For Cycle 01, no optimization was done and the nominal values for reference sample and corresponding wavelength were adopted.
The application is done on all observed spectra. It consists of two steps:
Differential geometric calibration application: defines for each observed spectrum the AL location of the reference effective wavelength. This is referred to as the observed ARS.
Differential dispersion calibration application: converts the observed sample AL positions into the pseudo-wavelength system. As mentioned only nominal dispersion functions were used for Cycle 01 processing (and for the generation of the data included in Gaia DR1).
Figure Figure 5.14 and Figure 5.15 show two examples of epoch (BP) spectra for an SPSS source on the left and for an emission line source on the right. Here all epoch spectra have been calibrated for background, differential dispersion and geometry achieving a good alignment of the main features. Clearly no flux and LSF calibration has been applied and contamination effects (varying with time) are quite evident and still present in the spectra. These will be taken care in future cycles.
For Gaia DR1, SSC were computed on epoch spectra calibrated for background, differential dispersion and geometry assuming nominal absolute dispersion.

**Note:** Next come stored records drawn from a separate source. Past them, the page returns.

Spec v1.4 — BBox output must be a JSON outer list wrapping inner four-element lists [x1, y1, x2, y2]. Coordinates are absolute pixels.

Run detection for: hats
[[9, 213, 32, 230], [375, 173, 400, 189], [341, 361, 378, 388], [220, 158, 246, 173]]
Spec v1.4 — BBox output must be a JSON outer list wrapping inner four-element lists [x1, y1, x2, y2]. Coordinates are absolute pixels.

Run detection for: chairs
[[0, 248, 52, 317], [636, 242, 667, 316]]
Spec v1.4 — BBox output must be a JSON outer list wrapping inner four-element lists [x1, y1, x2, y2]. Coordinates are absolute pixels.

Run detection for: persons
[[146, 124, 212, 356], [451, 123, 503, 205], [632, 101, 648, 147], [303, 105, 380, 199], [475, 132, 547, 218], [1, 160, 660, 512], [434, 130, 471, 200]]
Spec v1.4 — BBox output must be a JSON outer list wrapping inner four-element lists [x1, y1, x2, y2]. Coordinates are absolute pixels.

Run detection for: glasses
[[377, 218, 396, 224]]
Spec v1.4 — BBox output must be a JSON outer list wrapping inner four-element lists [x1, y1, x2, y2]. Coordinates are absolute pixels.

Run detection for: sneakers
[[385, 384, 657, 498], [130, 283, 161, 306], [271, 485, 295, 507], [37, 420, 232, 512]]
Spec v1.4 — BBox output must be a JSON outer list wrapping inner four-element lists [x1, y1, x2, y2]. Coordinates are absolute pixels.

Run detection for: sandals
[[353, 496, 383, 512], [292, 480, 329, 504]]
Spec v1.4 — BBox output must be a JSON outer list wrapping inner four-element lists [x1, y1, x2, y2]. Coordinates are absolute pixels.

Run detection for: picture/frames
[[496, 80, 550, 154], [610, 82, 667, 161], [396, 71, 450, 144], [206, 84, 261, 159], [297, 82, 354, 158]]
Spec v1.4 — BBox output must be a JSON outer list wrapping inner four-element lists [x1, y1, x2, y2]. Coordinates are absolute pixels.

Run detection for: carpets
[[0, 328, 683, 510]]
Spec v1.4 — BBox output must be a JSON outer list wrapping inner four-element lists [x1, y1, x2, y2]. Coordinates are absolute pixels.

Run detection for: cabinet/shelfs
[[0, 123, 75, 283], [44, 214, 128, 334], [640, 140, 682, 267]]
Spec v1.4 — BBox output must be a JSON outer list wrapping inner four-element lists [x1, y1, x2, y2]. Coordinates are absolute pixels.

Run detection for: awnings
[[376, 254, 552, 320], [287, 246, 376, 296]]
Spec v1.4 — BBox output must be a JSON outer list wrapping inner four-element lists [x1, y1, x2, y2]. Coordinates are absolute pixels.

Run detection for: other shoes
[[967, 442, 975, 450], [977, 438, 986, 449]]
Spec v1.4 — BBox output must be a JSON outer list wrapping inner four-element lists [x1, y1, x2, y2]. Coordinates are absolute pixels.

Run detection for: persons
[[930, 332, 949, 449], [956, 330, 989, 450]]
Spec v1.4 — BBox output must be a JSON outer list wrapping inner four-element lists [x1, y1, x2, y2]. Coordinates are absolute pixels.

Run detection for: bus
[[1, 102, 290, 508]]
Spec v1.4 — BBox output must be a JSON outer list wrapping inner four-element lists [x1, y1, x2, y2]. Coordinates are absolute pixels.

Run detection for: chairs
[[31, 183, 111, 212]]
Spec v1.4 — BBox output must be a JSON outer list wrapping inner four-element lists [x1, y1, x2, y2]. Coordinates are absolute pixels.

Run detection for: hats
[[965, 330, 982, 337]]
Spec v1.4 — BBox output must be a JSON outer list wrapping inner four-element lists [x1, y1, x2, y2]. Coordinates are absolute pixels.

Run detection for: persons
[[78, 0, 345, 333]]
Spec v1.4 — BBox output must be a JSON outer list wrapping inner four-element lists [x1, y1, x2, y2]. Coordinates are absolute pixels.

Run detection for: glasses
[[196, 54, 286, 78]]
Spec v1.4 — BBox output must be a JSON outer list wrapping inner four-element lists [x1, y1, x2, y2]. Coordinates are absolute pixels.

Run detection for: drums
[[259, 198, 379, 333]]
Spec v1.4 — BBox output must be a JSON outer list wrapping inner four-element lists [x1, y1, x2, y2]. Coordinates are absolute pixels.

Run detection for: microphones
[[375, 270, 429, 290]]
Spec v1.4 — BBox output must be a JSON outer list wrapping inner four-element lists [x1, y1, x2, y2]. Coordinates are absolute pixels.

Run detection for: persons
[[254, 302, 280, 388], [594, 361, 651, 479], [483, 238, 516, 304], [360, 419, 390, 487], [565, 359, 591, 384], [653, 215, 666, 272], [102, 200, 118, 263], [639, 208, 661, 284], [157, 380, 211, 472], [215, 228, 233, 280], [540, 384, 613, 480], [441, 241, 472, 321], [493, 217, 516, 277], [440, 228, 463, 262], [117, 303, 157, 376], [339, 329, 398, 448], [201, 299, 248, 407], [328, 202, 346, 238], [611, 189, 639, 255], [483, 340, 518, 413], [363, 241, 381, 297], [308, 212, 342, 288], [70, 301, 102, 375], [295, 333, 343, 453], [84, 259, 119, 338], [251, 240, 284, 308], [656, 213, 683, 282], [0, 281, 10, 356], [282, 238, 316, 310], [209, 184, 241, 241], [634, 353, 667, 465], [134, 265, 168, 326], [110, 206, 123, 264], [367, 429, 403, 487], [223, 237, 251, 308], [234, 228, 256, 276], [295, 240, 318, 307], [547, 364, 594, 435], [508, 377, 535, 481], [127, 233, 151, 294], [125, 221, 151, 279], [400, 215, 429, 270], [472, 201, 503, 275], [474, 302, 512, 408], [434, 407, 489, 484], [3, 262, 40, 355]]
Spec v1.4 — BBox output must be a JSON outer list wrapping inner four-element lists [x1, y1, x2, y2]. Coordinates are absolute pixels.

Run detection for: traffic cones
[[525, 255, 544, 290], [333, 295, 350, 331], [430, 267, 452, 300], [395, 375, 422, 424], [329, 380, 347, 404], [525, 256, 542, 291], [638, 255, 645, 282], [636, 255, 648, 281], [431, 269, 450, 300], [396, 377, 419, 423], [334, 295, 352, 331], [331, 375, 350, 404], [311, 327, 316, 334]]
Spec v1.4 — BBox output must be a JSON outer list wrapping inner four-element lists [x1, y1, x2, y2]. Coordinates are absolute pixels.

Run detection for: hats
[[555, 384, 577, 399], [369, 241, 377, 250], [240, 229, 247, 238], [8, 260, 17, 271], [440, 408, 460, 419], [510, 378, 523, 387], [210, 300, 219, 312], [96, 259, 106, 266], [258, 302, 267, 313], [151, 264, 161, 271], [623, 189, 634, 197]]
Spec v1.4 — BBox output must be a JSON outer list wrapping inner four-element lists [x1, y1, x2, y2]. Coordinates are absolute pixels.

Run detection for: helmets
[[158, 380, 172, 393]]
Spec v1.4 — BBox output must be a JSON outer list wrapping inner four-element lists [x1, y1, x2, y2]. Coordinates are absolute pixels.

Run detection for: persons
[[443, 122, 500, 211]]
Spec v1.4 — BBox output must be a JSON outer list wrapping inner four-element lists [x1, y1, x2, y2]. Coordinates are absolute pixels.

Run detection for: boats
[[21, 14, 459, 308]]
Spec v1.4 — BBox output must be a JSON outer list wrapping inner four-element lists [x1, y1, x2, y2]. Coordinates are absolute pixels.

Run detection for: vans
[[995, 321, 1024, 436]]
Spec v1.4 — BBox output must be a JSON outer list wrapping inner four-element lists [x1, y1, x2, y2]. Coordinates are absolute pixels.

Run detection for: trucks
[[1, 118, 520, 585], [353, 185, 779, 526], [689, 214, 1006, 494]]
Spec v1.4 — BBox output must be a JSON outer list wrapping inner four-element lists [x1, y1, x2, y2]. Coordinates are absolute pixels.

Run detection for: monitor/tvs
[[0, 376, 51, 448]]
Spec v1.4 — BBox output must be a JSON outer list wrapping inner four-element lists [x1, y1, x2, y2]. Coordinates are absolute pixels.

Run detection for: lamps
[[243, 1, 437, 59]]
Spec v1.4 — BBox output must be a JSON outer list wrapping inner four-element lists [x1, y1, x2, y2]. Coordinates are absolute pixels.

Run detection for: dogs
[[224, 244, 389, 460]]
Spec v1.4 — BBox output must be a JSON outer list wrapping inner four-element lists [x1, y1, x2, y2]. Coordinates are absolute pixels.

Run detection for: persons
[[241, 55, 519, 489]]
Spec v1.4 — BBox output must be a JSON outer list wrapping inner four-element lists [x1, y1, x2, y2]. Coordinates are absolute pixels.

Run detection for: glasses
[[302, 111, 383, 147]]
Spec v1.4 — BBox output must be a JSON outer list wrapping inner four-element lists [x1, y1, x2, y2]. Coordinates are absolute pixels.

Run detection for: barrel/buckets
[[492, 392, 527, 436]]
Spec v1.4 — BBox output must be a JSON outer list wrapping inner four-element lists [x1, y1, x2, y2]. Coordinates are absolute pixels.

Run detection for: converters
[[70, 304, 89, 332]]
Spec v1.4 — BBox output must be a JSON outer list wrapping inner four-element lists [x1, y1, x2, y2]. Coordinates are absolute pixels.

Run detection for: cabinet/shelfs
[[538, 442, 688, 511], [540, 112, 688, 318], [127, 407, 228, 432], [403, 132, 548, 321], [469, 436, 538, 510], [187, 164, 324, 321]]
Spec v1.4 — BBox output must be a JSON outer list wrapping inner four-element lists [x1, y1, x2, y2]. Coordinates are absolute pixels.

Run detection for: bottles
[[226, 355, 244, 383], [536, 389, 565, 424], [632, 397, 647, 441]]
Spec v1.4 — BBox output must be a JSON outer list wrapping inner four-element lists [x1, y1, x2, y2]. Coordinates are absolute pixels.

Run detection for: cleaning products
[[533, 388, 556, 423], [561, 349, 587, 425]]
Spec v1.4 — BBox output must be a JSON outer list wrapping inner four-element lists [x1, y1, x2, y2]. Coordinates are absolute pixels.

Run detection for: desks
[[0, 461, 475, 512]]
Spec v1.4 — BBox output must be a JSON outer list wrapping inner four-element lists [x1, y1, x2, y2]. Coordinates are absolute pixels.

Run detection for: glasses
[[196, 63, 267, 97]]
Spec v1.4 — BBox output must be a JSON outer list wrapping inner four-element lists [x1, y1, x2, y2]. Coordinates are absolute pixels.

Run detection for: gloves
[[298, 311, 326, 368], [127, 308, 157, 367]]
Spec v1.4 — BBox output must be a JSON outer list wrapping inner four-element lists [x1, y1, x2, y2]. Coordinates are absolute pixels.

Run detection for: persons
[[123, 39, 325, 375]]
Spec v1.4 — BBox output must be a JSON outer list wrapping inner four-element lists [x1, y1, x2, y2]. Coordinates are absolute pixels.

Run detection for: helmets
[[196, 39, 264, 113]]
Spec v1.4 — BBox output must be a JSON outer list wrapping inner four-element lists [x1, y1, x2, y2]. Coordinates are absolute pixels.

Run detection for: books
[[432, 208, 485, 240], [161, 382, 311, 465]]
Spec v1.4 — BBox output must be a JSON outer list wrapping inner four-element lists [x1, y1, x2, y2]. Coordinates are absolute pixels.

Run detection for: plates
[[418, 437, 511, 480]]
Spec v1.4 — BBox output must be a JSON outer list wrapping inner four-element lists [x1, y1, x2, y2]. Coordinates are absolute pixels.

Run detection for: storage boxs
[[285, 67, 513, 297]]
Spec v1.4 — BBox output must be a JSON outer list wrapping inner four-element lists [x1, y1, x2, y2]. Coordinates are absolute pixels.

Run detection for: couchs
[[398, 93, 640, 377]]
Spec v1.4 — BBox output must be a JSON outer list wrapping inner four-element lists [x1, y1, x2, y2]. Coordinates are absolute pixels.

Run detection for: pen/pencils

These SSC then gets calibrated within the photometric processing. The photometric results are therefore not affected by the lack of flux and LSF calibration in these first stages into the operations.
Author(s): Dafydd W. Evans
For Gaia DR1, no standard selection was carried out for the photometric processing of the fluxes. This was because there was no pressing need to reduce the number of transits or sources entering the calibrations and that there were robust procedures, e.g., sigma clipping, within the calibrations to deal with non-constant sources and outliers.
Additionally, at the bright end, due to the small-scale calibration being very complex, it was necessary to maximize the number of transits available entering the calibrations by using all sources. In future data releases, it is intended to use a transit selection procedure to reduce the number of observations used by the calibrations in order to reduce the memory footprint and speed up the iterations.